## Task statement
Copy word for word the part of the martial arts forum thread below that runs from "## RHD (Jun" up to and including "nothing but criticism.".

As a student of Bagua and Xingyi, they are not collective referred to as "Chinese boxing."  "Chinese boxing" refers to _every_ method of empty handed fighting originating in China.  Bagua and Xingyi are simply Bagua and Xingyi...  Unless they're not...   :uhyeah: 

As for no one respecting you because of your age...  Hmmm...   :idunno: If you think you deserve respect, it may be a sign that you still have some growing to do as a martial artist.  It is frustrating, to be sure, to have someone question your physical skill regardless of your age (there are many older practitioners quite capable of besting people 3 and 4 decades their junior), but to demand respect demonstrates a lack of humility (one of the traits that is cultivated through many years of MA training).  You might want to rethink that stance as well, and just be yourself.  A teacher I held in high esteem when I was younger once told me "Don't try to impress me.  You can't.  I've simply seen too much for you to do something new enough, unique enough, to impress me.  Don't try to impress anyone.  Just *be* impressive.  That'll do."

Good advice, and it has served me well.

 :asian:


----------



## RHD (Jun 9, 2004)

Matt Stone said:
			
		

> "Movie Fu" is one of the greatest detriments to the acceptance of Chinese martial arts as legitimate fighting arts.
> 
> FTD - You "hit like an Agent?"  I'd say that, at the age of 23, you might have a need to relate to those who might be attracted to you as a teacher, but in dealing with the public at large statements like that will earn you nothing but criticism.
> 
> ...



Very well put Mr. Stone. :supcool: 

Mike


----------



## 7starmantis (Jun 9, 2004)

I second that, very well stated.

7sm


----------



## FasterthanDeath (Jun 9, 2004)

In my post to me "hitting like an agent", it was just to prove my point on people who dont know the sacrifice it takes in CMA to be that "Impressive". And as far as me impressing anyone, I dont really care about impressing anyone or really being impressive, I would rather be Effective, and complete. Being impressive denotes a little bit of flare to what is called self-defense. I stopped trying to impress people at my first tourney when I was 10. The look on the judges faces were like they were bored out of their minds!!!! Alot of people always questions no matter what, your skill and what you know, and always like to add in the "What if" factor and that you cant stop that if I do this. Its the slander. Its the lying. The simple fact that I was trained very well and I can do what I say I can do. People being afraid of me, thats what I dont like. I cant control any of it. I just dont like it. But like I said in the thread which deals with this topic. When you see a Shaolin child move and fight like nothing you have ever seen before noone questions him/her. Hey you cant do that. Your in Shaolin? No your not. Your too young. You cant do those things. Yes they can. I think by underestimating that, you are not a very good MA. Thats just my opinon.

## Given information
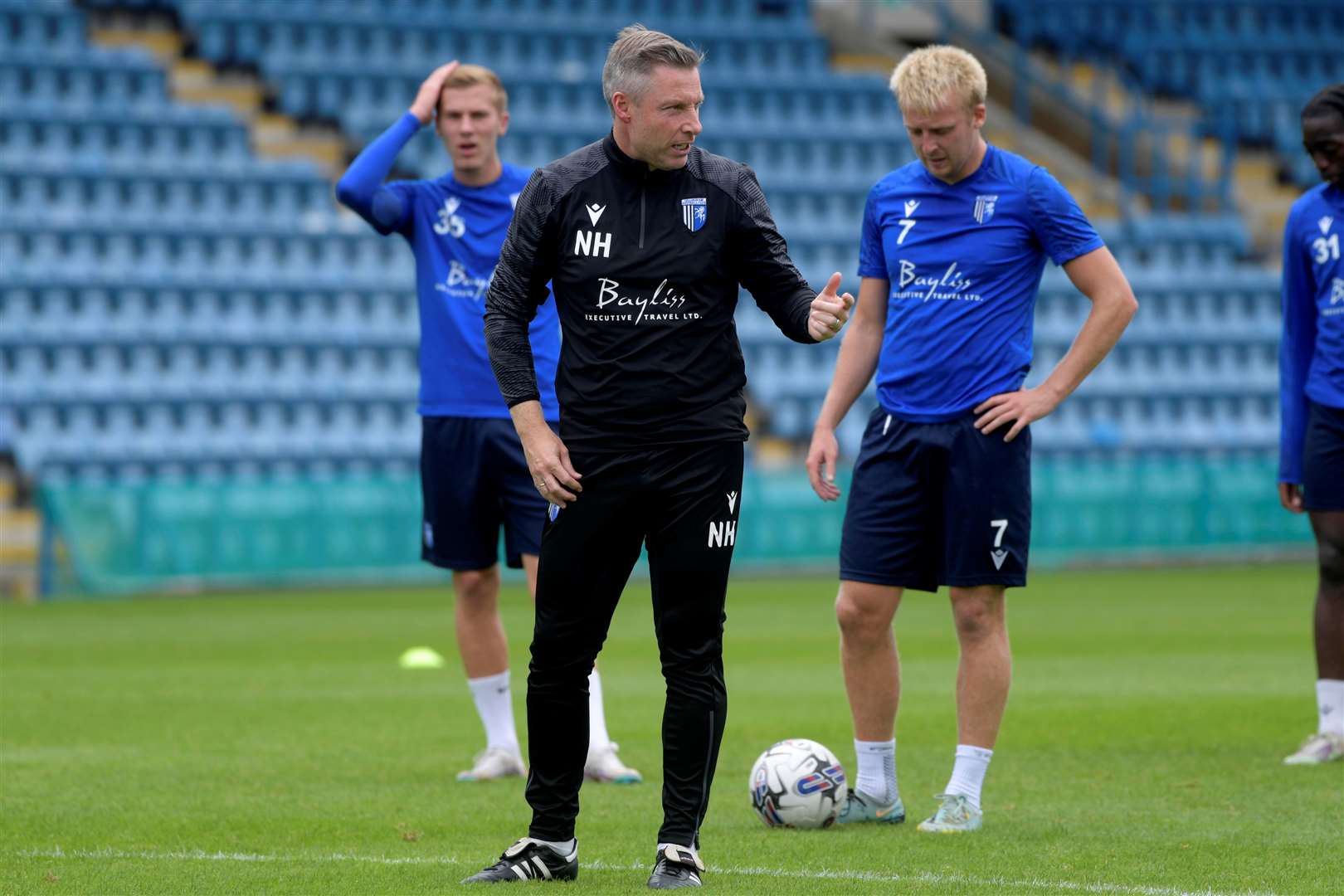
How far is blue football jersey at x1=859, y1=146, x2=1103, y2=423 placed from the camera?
561 cm

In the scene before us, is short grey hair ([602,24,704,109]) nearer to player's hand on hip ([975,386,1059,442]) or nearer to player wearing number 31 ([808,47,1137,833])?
player wearing number 31 ([808,47,1137,833])

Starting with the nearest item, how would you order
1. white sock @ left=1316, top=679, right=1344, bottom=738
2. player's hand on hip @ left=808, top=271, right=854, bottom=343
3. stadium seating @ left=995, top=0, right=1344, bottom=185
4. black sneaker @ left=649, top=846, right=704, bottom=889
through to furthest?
1. player's hand on hip @ left=808, top=271, right=854, bottom=343
2. black sneaker @ left=649, top=846, right=704, bottom=889
3. white sock @ left=1316, top=679, right=1344, bottom=738
4. stadium seating @ left=995, top=0, right=1344, bottom=185

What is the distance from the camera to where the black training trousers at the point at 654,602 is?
473 centimetres

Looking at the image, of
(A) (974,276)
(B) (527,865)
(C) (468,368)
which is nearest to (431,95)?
(C) (468,368)

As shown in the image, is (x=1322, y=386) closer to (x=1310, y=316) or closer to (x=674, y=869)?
(x=1310, y=316)

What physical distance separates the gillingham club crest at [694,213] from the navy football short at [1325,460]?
127 inches

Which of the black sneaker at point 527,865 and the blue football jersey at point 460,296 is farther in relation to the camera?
the blue football jersey at point 460,296

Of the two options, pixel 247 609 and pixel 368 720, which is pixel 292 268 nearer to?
pixel 247 609

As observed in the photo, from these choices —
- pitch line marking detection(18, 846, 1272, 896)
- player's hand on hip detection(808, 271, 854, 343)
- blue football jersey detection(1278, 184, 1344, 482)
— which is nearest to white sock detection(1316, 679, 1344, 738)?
blue football jersey detection(1278, 184, 1344, 482)

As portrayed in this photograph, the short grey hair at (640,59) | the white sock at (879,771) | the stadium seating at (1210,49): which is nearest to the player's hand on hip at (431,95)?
the short grey hair at (640,59)

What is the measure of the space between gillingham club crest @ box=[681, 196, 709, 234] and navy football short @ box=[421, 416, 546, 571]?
2201 millimetres

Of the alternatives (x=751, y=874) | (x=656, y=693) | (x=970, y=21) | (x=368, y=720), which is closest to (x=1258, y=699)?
(x=656, y=693)

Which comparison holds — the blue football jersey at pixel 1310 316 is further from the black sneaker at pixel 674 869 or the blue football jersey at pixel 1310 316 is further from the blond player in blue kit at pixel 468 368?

## Problem solution
## RHD (Jun 9, 2004)

Matt Stone said:
			
		

> "Movie Fu" is one of the greatest detriments to the acceptance of Chinese martial arts as legitimate fighting arts.
> 
> FTD - You "hit like an Agent?"  I'd say that, at the age of 23, you might have a need to relate to those who might be attracted to you as a teacher, but in dealing with the public at large statements like that will earn you nothing but criticism.